Unemployment in the Middle East and North Africa (MENA) region ranks among the highest in the world, with a jobless figure of more than 50 percent, largely due to the low participation of women in the workforce in conservative Arab countries.
“Rising social tensions and protests in several countries across the Middle East and North Africa are a clear indication that the aspirations of the people of the region, for opportunity, prosperity and equity, remain unfulfilled,” said Jihad Azour, director of the IMF’s Middle East and Central Asia department.
“Reforms are the key to address the fundamental problems that have plagued so many countries of the region for so long: low growth, high unemployment and corruption,” he wrote in an analysis ahead of the conference in Marrakesh.

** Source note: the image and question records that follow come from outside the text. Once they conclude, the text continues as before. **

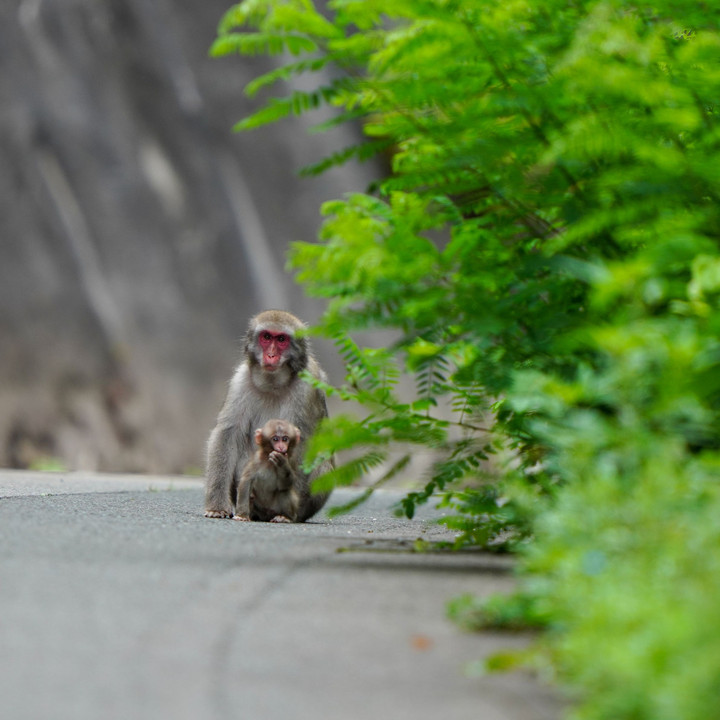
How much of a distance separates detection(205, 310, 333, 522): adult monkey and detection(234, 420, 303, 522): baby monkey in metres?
0.23

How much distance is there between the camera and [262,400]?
292 inches

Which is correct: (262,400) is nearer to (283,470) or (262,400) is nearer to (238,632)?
(283,470)

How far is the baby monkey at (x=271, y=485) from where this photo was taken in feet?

Government officials, civil society figures, and business leaders will hear the IMF’s priorities of fighting corruption, creating jobs for the young, boosting the private sector, and bringing more women into the workforce.
“Frustration runs high over the lack of job opportunities and access to affordable, high-quality public services,” the IMF said.
“With over 60 percent of its population under the age of 30, the region desperately needs higher growth and more jobs,” it added, noting that around 5.5 million young people will join the job market each year over the next five years.
Reforms in Arab states have proved a delicate balancing act with countries seeking to benefit from IMF loans having to reduce budget deficits, resulting in cost of living rises for their citizens.
An austerity budget in Tunisia, along with increases in VAT, sent demonstrators out onto the streets in early January.
“The frustration the Tunisian people are feeling is understandable,” said IMF spokesman Gerry Rice, speaking on the seventh anniversary of the Tunisian uprising that launched the Arab Spring.
However, he defended the institution against the “outdated” view that it is the IMF itself that causes the suffering.
“Speaking for the IMF, we do not want austerity. We do want well-designed, well-implemented, socially balanced reforms,” he said.
Egypt, whose economy was also hit hard in the turbulence of its own uprising, in 2016 launched a reform programme in exchange for a $12 billion IMF loan.
It has since floated its currency against the dollar, triggering sharp price rises.
Jordan on Saturday increased the price of bread by up to 100 percent after lifting subsidies on the staple in a bid to redress its debt-riddled economy.
Past price hikes have sparked riots in the cash-strapped country, which has a public debt of some $35 billion, equivalent to 90 percent of its gross domestic product.
In 2016, Jordan secured a $723-million three-year credit line from the IMF to support economic and financial reforms.